On being open: Mendeley and open data versus open source

Paulo Nuin, not the biggest fan of Mendeley wrote a blog post entitled Mendeley is going to be open source, in which he wrote:

After extensively researching some material online, analysing many blog posts and statements made by people linked to Mendeley, checking my sources, I reached the conclusion that soon Mendeley is going to be open source.

Among the essays Paulo read is Jason Hoyt's post on the Mendeley blog: Dear researcher, which side of history will you be on?. In response to a question about open sourcing the Mendeley client, Jason replied:
I get asked a lot about open sourcing Mendeley when I go to speaking events. I always state that we are open to the possibility, but then ask how many people know how to type a URL verus how many know how to program in C++? That’s why we went with the Open API first instead of open sourcing the desktop software. If you can type a URL, which is what the API is based upon, then you can build on top of Mendeley. You don’t need to know how to program.

Despite the fact that open sourcing the desktop client is the second most requested feature for Mendeley, I think Jason is right. I also think Paulo's campaign to make Mendeley open source is misguided. The client doesn't matter. OK, yes, it's probably the reason most people use Mendeley, but there are lots of competing clients (EndNote, Zotero, Papers, etc.), and there are several bibliographic data formats (RIS, EndNote XML, BibTeX) and essentially one document format (PDF) that they support, so individual users don't have to worry about locking their individual bibliographies into a proprietary format. Couple this with the existence of an API (albeit a pretty crap one), and whether an individual software client is closed or open source doesn't matter much.

Will the data be open?

However, what makes Mendeley different is the aggregation of bibliographic data (35 million references and counting).

privacy_1264073462.jpg


I'd argue it's the fate of this aggregation that matters. In a comment on the Guardian's piece Mendeley 'most likely to change the world for the better', Jane Good wrote:
"World-changing potential"? This utopian fantasy stuff is a little much, no? After all, we're talking about a for-profit corporation using closed-source software to monitor private usage habits for monetary gain. And how exactly is this company meant to sustain its millions of dollars of annual burn on a few measly storage subscriptions? At some point the data will have to go up for sale to the highest bidder, plain and simple. The API, as it exists now, does not provide access to that data, and it probably never will, right, DrGinn[sic]?

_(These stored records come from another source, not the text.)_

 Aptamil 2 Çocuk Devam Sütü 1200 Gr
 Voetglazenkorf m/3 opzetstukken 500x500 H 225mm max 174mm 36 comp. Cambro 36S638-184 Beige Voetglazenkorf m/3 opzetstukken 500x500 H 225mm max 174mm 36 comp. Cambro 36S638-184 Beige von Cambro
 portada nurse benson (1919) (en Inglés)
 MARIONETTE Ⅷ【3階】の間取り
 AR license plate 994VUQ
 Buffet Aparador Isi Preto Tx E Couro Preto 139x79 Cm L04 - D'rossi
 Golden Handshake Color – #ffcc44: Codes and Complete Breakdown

Toning down the rhetoric, the question is Mendeley, Scopus, Talis – will you be making your data Open?:

But how can a company create an income stream from Open Scientific content? That’s the a question for me for this decade. If we can solve it we can transform the world. If however the linked Open data are all going to be through paywalls, portals, query engines then we regress into the feudal information possession of the past. I hope the companies present in this session can help solve this. It won’t be easy but it has to be done. So I now ask Mendeley, Elsevier/Scopus, Talis: Are your data Openly available for re-use?

For me the question of whether the source code for the Mendeley desktop will be made open source is a red herring, and ultimately a distraction from the real question — will the data be open?